Standard Homeopathic Company, in consultation with the U.S. Food and Drug Administration (FDA), is voluntarily recalling its Hyland’s Teething Tablets. The company is initiating this recall in an abundance of caution due to an FDA investigation of its manufacturing facility. Hyland’s Teething Tablets are manufactured in the United States and distributed throughout North America.
The Hyland’s Teething Tablets UPC codes included in the recall are:
1. Hyland’s Teething Tablets, 125 tablets, UPC # 3 54973 75041
2. Hyland’s Teething Tablets, 250 tablets, UPC # 3 54973 75042
3. Hyland’s Teething Tablets, 125 tablets, UPC # 3 54973 75066
4. Hyland’s Teething Tablets, 50 tablets, UPC # 3 54973 75044
5. Hyland’s Teething Tablets, 145 tablets, UPC # 3 54973 75121
6. Hyland’s Teething Tablets, Clip Strip 6×125 tablets, UPC # 3 54973 35109
Adverse events have been reported but the FDA has said that a conclusive link has NOT been determined. The company, in working with the FDA, has identified manufacturing processes of Teething Tablets that can be improved to ensure uniformity in dosage. As a homeopathic product, Hyland’s Teething Tablets have a wide margin of safety that protects consumers from harm.
After in-depth analysis, a comprehensive review of the company’s adverse event report log, and more than 85 years of safe usage, the company is confident that Hyland’s Teething Tablets are safe for infants and toddlers.
In addition to the product recall, Standard Homeopathic Company is refining its production, packaging and testing protocols. Throughout the process, Standard Homeopathic Company will continue to closely monitor and evaluate the situation and consult with FDA.

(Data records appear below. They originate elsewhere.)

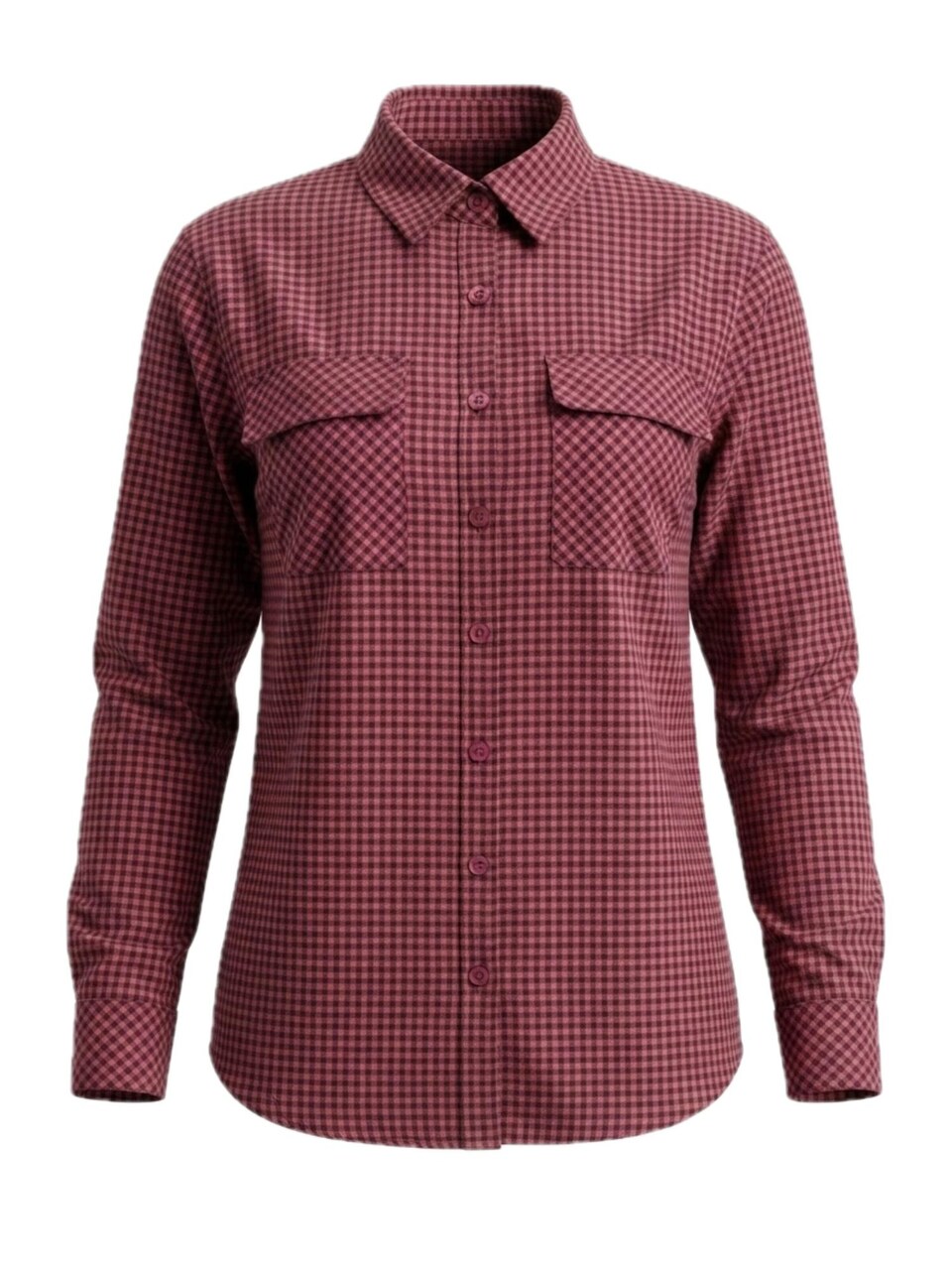 Blus 'Women's Soft Warm Flannel Shirt'
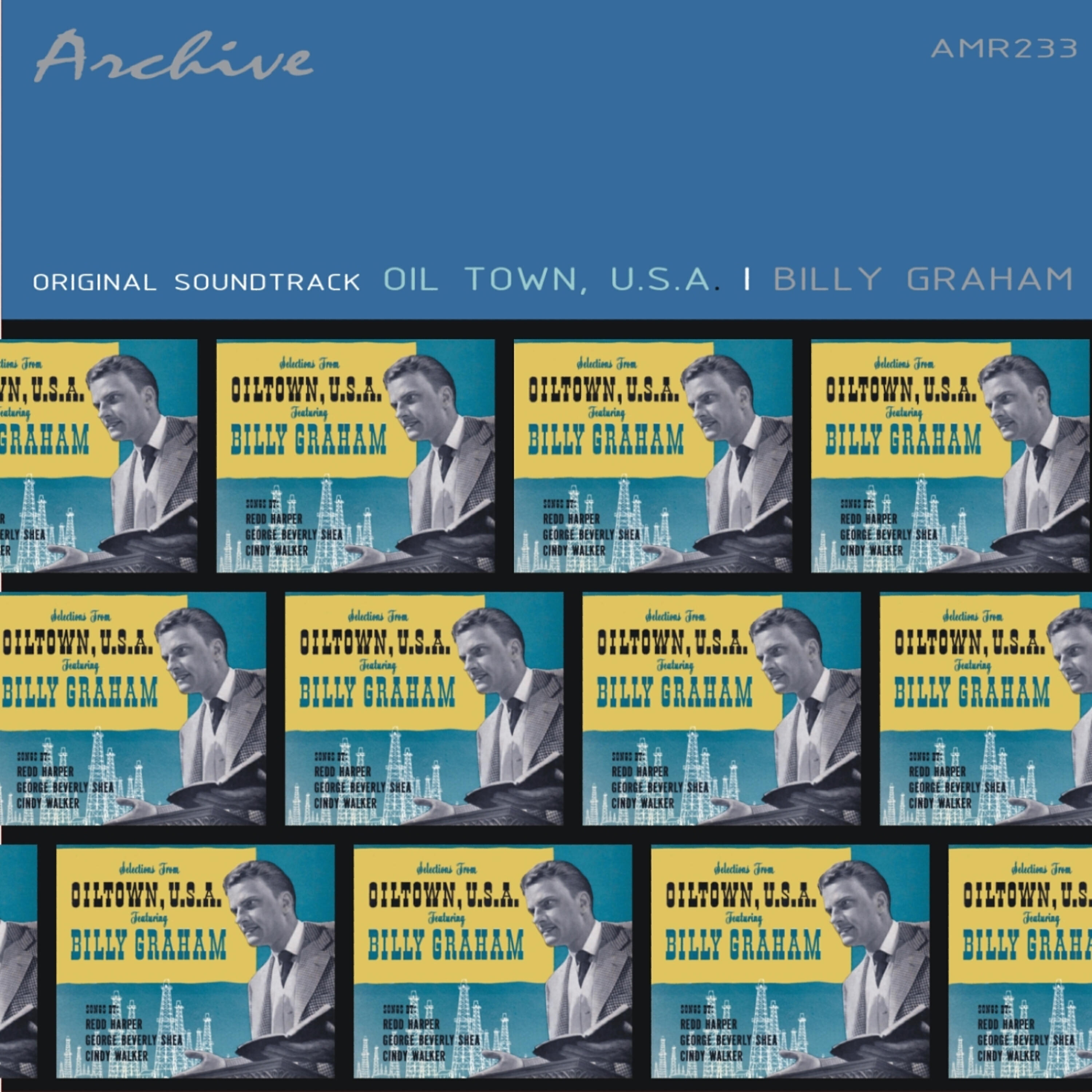 Релиз Billy Graham and the Billy Oiltown USA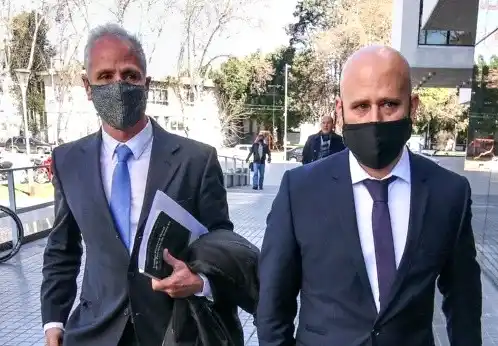 Se define la situación judicial del exfiscal de Rosario Patricio Serjal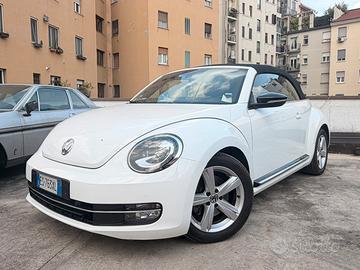 Volkswagen Maggiolino 1.4 tsi Sport Cabrio 160cv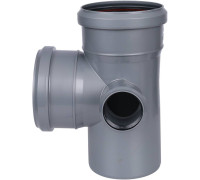 Крестовина двухплоскостная Sinikon 110x110x50 мм 87° правая 512035.R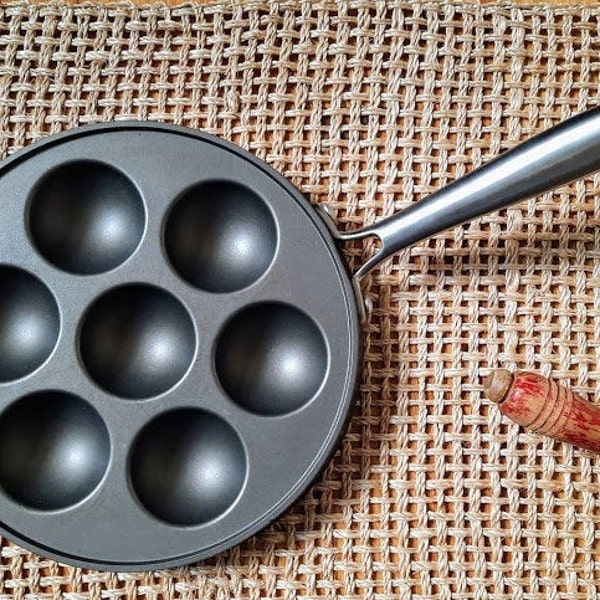 Pancake Pan Etsy
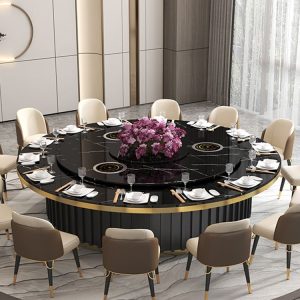 Bàn ăn nhập khẩu - sản phẩm đẳng cấp cho không gian ẩm thực chuyên nghiệp - Hình 4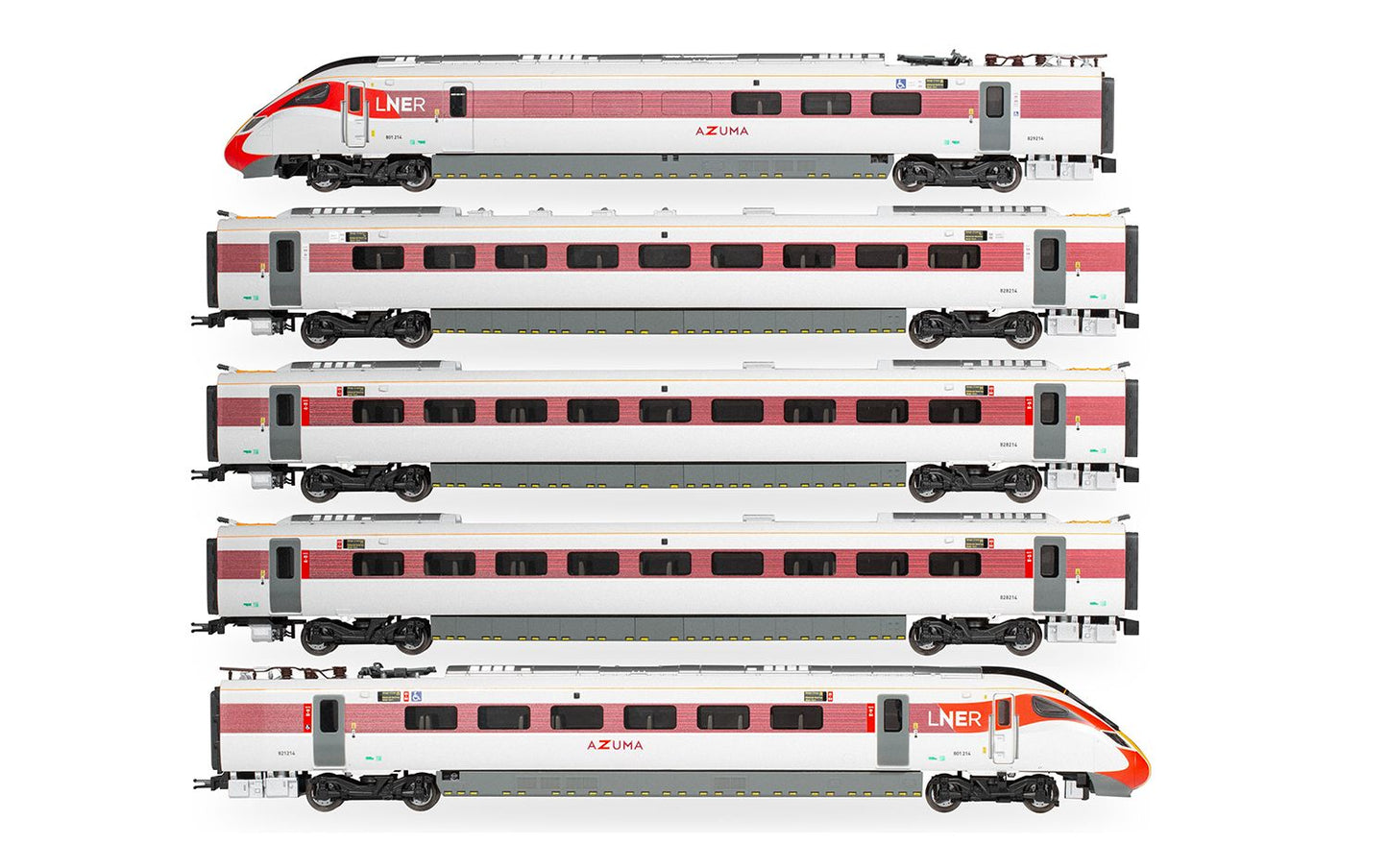 Hornby R3965 LNER, Class 801/2 Train Pack - Era 11 - OO Gauge *LAST FEW*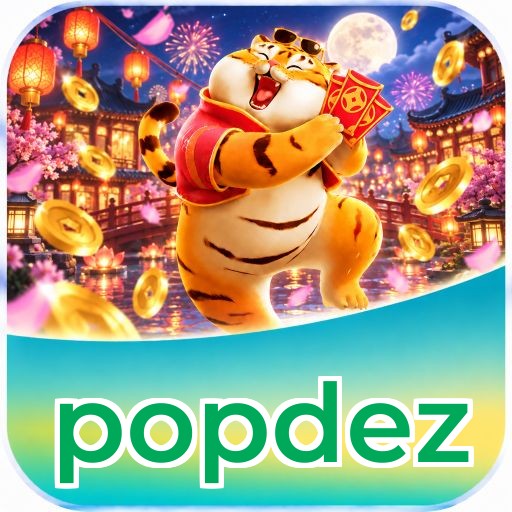 popdez Logo
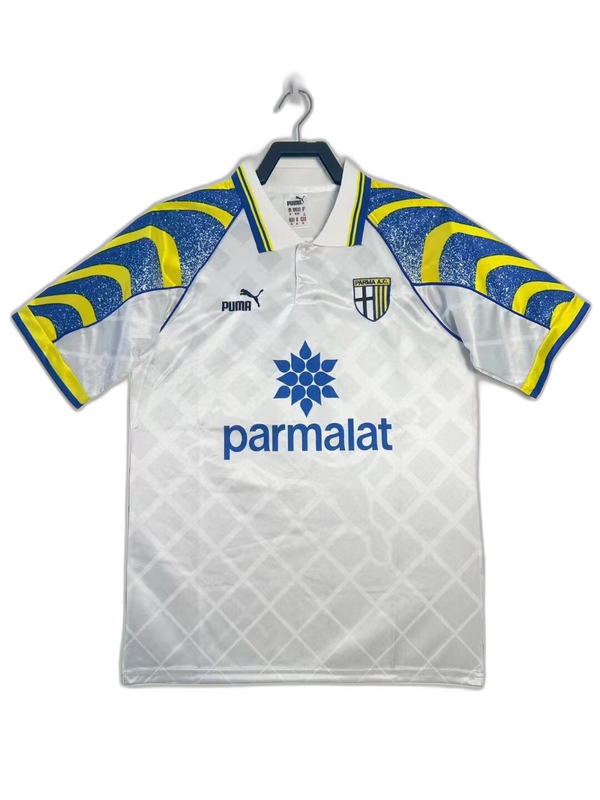 Camiseta local del Parma 95/97 - Versión retro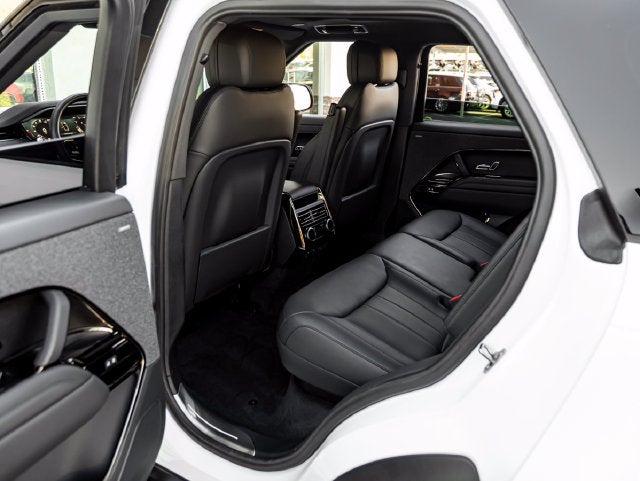 2025 Land Rover Range Rover Sport Dynamic SE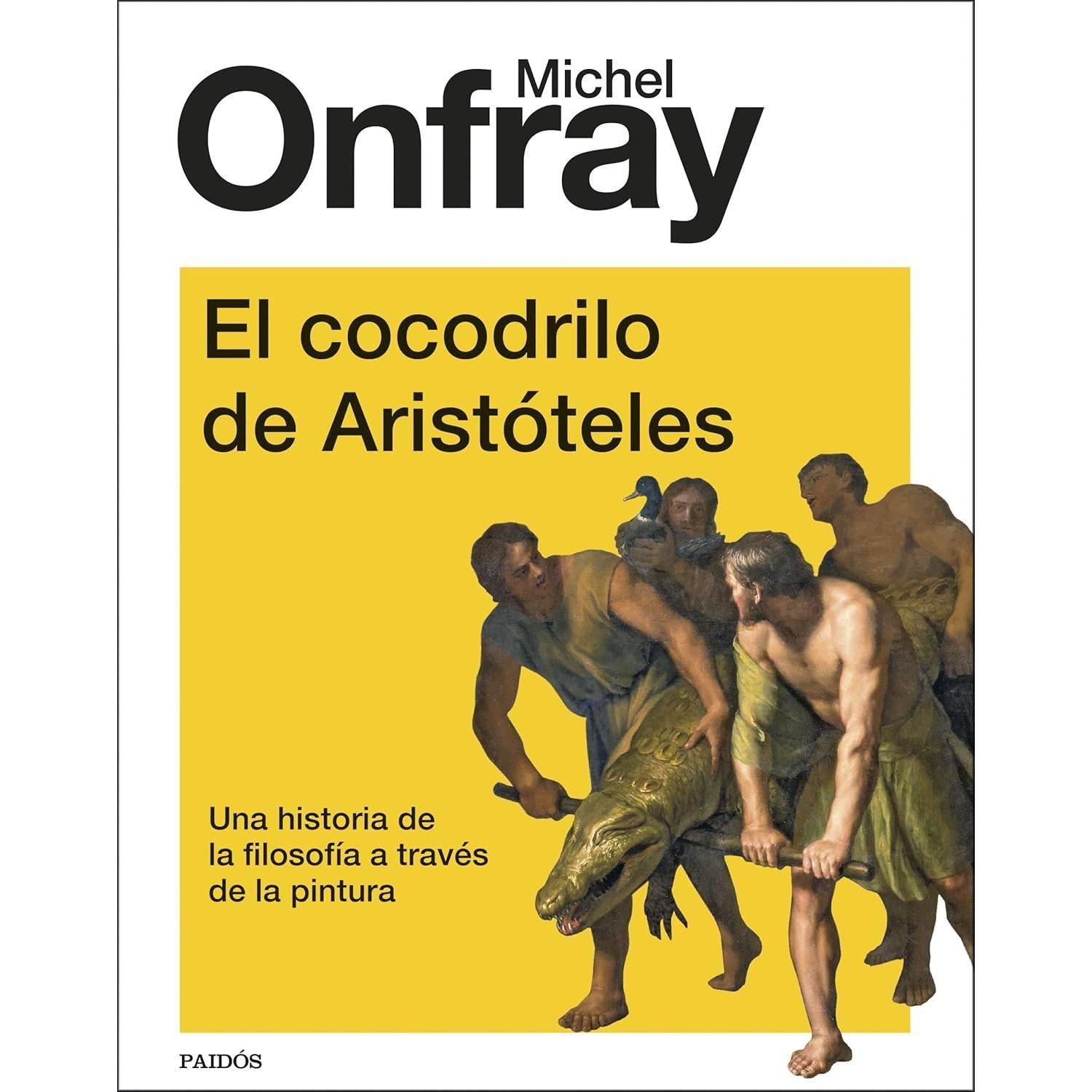 El Cocodrilo De Aristóteles-0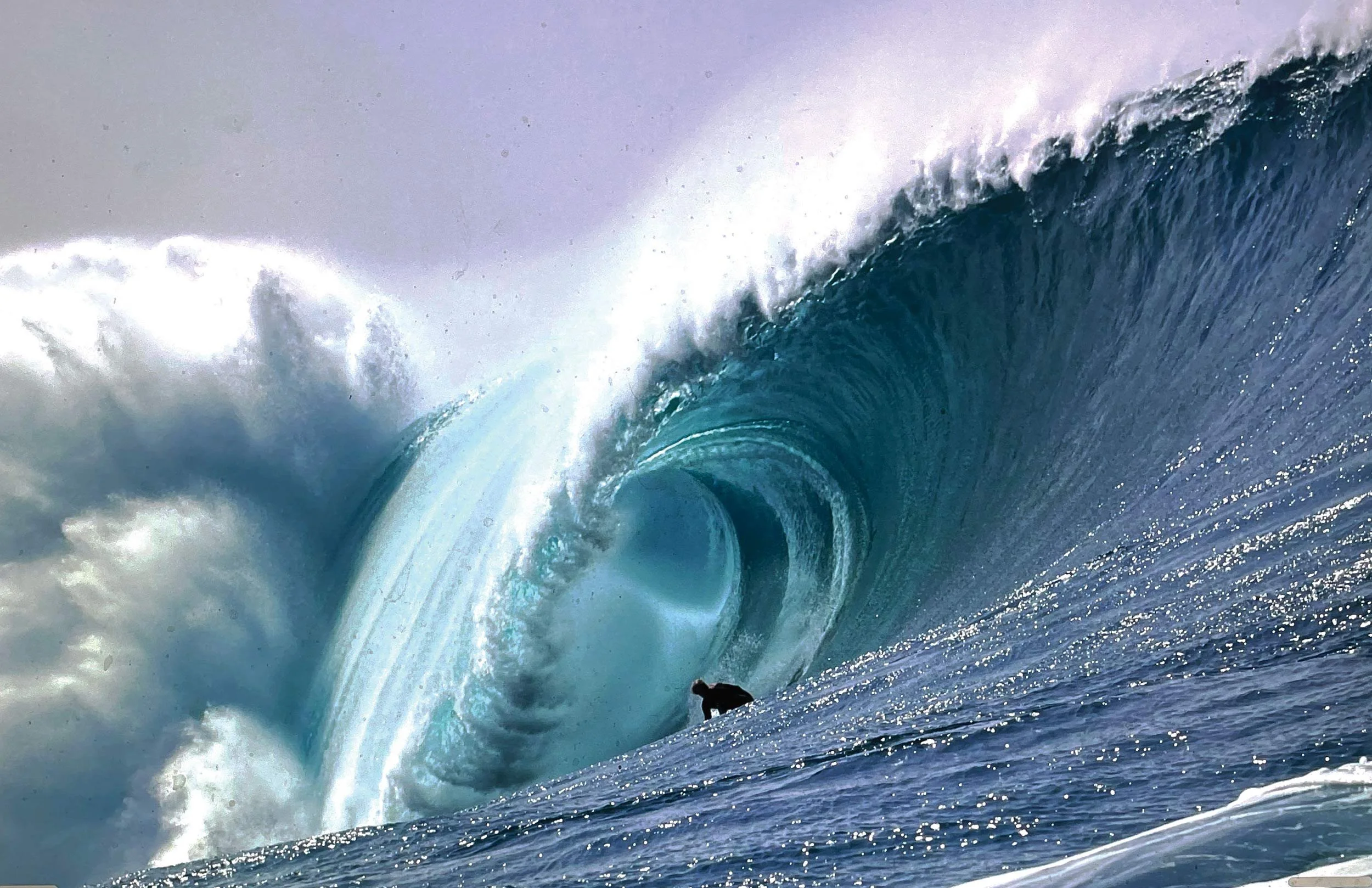 John John Florence, Himalayas, Oahu, Hawaii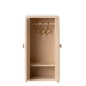 Maileg Kleiderschrank Maus creme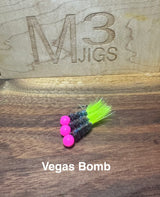M3 Jigs Ballhead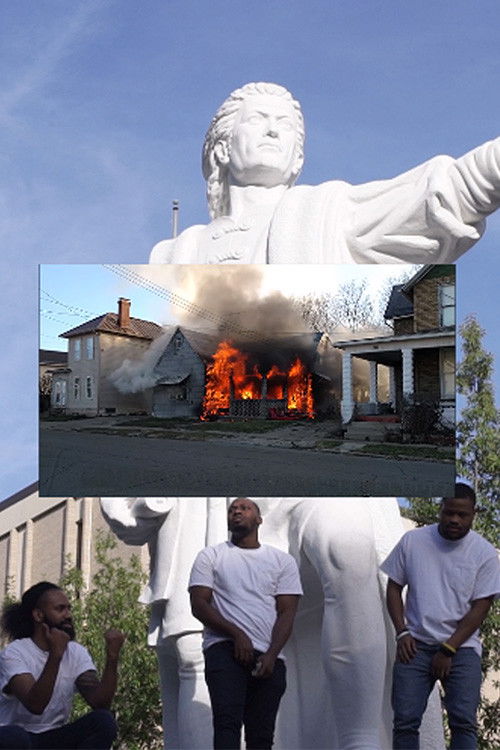 Before I Let Go (2023) poster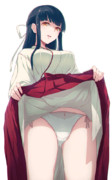 出雲いおり ニコニコ静画 イラスト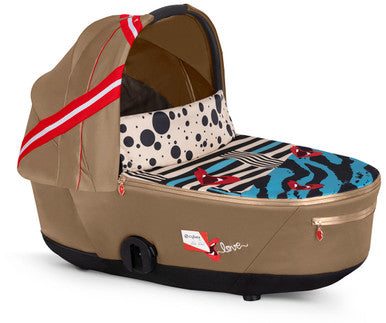 CYBEX Mios3 Cot - KK One Love- Bambi Baby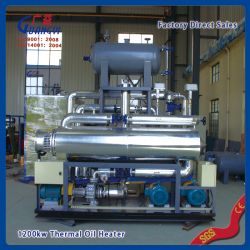 industrial thermal oil heater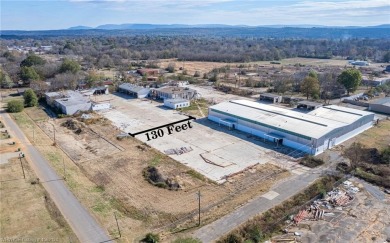 An 8.5+/- acre industrial-zoned property with approximately 31 on Cherokee Creek Golf Club in Arkansas - for sale on GolfHomes.com, golf home, golf lot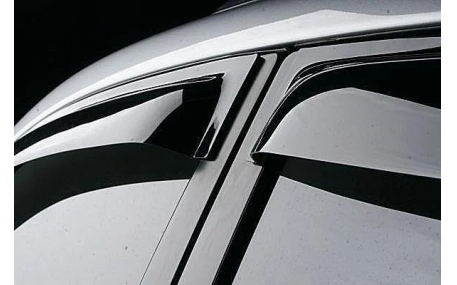 Дефлекторы окон Hyundai Sonata DN8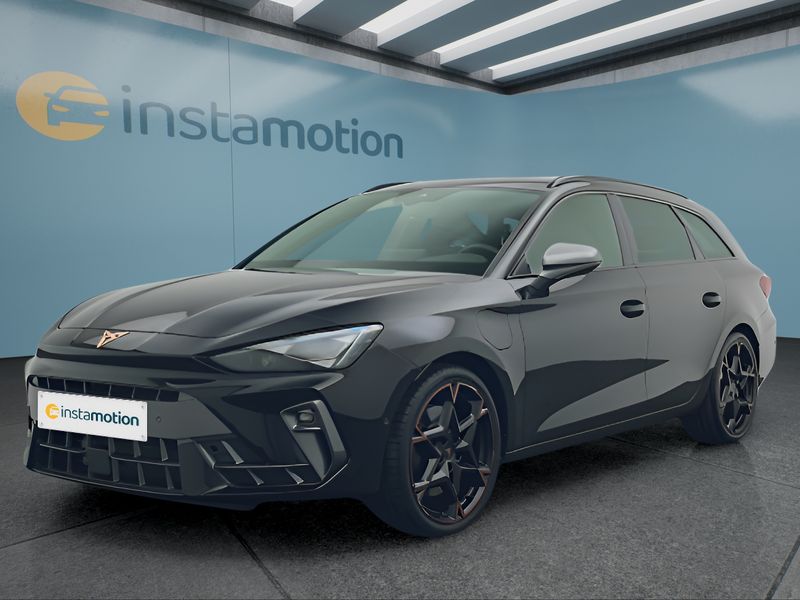 Cupra Leon Sportstourer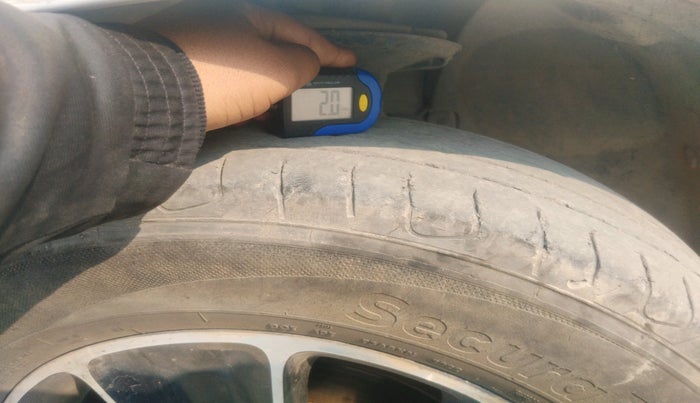 2016 Renault Duster 85 PS RXZ DIESEL, Diesel, Manual, 80,241 km, tyre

Consumers that are concerned about the safety of the product may contact Standard Homeopathic Company for instructions on a refund or replacement product. For these instructions or information regarding how to return or dispose of the product, consumers should log on to www.hylandsteething.com/recall or call 1-877-496-5044 (Monday-Friday 8 a.m. to 8 p.m. Eastern Time, and Saturday-Sunday 10 a.m. to 4 p.m. Eastern Time).
Consumers who have medical concerns or questions should contact their healthcare provider. Any adverse reactions may also be reported to the FDA’s MedWatch Program by fax at 1-800-FDA-0178, by mail at MedWatch, FDA, 5600 Fishers Lane, Rockville, MD 20852-9787, or on the MedWatch website at www.fda.gov/medwatch.